Tab. 1 Stichprobenkennwerte und Anteil fehlender Werte

Der Migrationshintergrund wurde über die zu Hause gesprochene Sprache erfasst. Als Maß für den sozioökonomischen Hintergrund wurde der Highest International Socio-Economic Index of Occupational Status (HISEI, Ganzeboom, Harry B.G. et al. 1992) herangezogen. Die numerische Teilskala des KFT 4‑12R (Heller und Perleth 2000) wurde als Indikator für die kognitiven Grundfähigkeiten eingesetzt (Cronbachs Alpha = 0,81).

4.2 Umsetzung von BiSS in den Schulen

Ergebnisse der Eingangsbefragung im Frühjahr 2016 an 40 Schulen (Daten von 30 Schulleitungen und 10 Lehrkräften) zeigten, dass die Hauptausgangsmotivation der Schulen, die im Mittel seit 36 Monaten an BiSS arbeiteten (Teerling et al. 2019) und teilweise seit Klassenstufe drei BiSS-Ziele verfolgten (Schwabe et al. 2020), die Förderung von Lesekompetenz aller Schülerinnen und Schüler war, mit Fokus insbesondere auf die Verbesserung des Leseverständnisses (McElvany et al. 2018). Die Analyse von Schulprogrammen, BiSS-Förderprogrammen und weiteren leseförderbezogenen Dokumenten, die von 32 Schulen vorlagen, ergab, dass das (Laut‑)Lesetandem in knapp der Hälfte der Schulen fest etabliert war (McElvany et al. 2018). In Dyaden verfolgt ein stärker lesendes Kind den Leseprozess eines schwächer lesenden Kindes und macht auf Fehler aufmerksam bzw. lobt bei erfolgreicher Selbstverbesserung (Munser-Kiefer 2012). Als zweithäufigstes Instrument wurde der Stolperwörter-Lesetest zur Lesediagnostik genannt (Metze 2009), bei dem aus vorgegebenen Sätzen ein nicht zugehöriges Wort identifiziert werden muss, was neben dem Erlesen von Einzelwörtern einen Abgleich mit den grammatischen, syntaktischen und semantischen Lexika erfordert (Metze 2009). Hinsichtlich der organisatorischen Implementation zeigte sich, dass die Initiative zur Beteiligung an BiSS in mehr als 50 % aller Fälle von der Schulleitung ausging. Die schulinterne Koordination des BiSS-Programms lag in 78,1 % der Schulen bei der Schulleitung oder der stellvertretenden Schulleitung, wobei an mehr als der Hälfte der Schulen auch ein BiSS-spezifisches Gremium aus Lehrkräften und pädagogisch tätigem Personal mit der Organisation des Programms betraut wurde (McElvany et al. 2018).

- _Bereitgestellte Daten_:
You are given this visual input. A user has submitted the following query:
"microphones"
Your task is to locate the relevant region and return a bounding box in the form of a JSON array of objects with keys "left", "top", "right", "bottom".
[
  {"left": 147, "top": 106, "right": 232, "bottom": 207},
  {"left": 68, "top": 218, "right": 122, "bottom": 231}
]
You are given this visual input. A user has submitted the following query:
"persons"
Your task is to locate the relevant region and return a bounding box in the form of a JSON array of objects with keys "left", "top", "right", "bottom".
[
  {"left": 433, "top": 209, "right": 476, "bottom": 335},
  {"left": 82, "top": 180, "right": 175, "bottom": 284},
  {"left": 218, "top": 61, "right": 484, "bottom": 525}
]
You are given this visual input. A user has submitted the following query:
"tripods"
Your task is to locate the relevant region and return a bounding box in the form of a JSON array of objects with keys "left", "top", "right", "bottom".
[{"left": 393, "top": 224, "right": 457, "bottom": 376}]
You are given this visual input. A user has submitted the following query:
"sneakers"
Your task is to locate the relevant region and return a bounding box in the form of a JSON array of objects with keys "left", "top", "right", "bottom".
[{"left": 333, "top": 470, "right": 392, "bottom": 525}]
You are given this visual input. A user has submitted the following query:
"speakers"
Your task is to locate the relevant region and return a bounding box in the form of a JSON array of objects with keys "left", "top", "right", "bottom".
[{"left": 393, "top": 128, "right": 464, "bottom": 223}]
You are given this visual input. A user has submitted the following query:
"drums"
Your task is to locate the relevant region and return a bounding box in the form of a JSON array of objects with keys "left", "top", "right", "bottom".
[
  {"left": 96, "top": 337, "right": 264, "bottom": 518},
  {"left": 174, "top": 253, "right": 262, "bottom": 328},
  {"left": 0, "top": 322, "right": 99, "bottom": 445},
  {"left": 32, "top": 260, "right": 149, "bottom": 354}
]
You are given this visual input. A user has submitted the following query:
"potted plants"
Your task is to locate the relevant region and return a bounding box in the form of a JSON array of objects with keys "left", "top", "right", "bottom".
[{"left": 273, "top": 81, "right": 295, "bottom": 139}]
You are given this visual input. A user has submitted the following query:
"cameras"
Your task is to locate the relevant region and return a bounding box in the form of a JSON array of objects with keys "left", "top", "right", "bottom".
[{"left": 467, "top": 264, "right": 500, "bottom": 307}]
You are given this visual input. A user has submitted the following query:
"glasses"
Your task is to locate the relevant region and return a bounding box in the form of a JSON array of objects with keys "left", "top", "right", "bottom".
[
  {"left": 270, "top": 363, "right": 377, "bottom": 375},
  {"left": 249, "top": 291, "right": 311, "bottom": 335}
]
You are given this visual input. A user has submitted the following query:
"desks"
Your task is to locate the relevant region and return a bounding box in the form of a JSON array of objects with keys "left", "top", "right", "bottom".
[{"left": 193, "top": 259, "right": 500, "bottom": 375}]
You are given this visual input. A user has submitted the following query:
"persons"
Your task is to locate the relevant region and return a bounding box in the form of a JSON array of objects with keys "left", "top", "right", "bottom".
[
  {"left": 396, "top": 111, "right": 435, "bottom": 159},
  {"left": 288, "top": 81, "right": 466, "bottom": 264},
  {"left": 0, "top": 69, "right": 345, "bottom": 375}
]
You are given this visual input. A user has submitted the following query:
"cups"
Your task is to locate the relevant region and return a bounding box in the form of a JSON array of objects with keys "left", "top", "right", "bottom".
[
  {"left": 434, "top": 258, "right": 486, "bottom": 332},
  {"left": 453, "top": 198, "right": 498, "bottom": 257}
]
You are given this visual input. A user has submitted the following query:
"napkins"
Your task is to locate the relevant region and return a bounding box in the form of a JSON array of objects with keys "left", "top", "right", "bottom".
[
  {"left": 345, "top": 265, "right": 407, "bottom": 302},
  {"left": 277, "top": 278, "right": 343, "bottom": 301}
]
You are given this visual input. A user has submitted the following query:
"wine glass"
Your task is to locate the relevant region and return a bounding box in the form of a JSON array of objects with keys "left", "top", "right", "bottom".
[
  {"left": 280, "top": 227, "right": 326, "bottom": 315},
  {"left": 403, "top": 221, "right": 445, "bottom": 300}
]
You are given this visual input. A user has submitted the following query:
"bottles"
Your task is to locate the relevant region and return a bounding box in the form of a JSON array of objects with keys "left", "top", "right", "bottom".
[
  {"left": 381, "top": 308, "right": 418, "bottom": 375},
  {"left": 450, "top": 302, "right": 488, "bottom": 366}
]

- _Bitte bearbeiten_:
[1] Bei welchem Anteil der Schulen lag laut dem Auszug zur Umsetzung von BiSS die schulinterne Koordination bei der Schulleitung oder der stellvertretenden Schulleitung?
[2] Schreiben Sie aus dem Auszug den Abschnitt von „Der Migrationshintergrund wurde“ bis „eingesetzt (Cronbachs Alpha = 0,81).“ wörtlich ab.
Die Datensätze sind hierfür ohne Bedeutung.

- _Lösungen_:
[1] Bei 78,1 % der Schulen.

[2]
Der Migrationshintergrund wurde über die zu Hause gesprochene Sprache erfasst. Als Maß für den sozioökonomischen Hintergrund wurde der Highest International Socio-Economic Index of Occupational Status (HISEI, Ganzeboom, Harry B.G. et al. 1992) herangezogen. Die numerische Teilskala des KFT 4‑12R (Heller und Perleth 2000) wurde als Indikator für die kognitiven Grundfähigkeiten eingesetzt (Cronbachs Alpha = 0,81).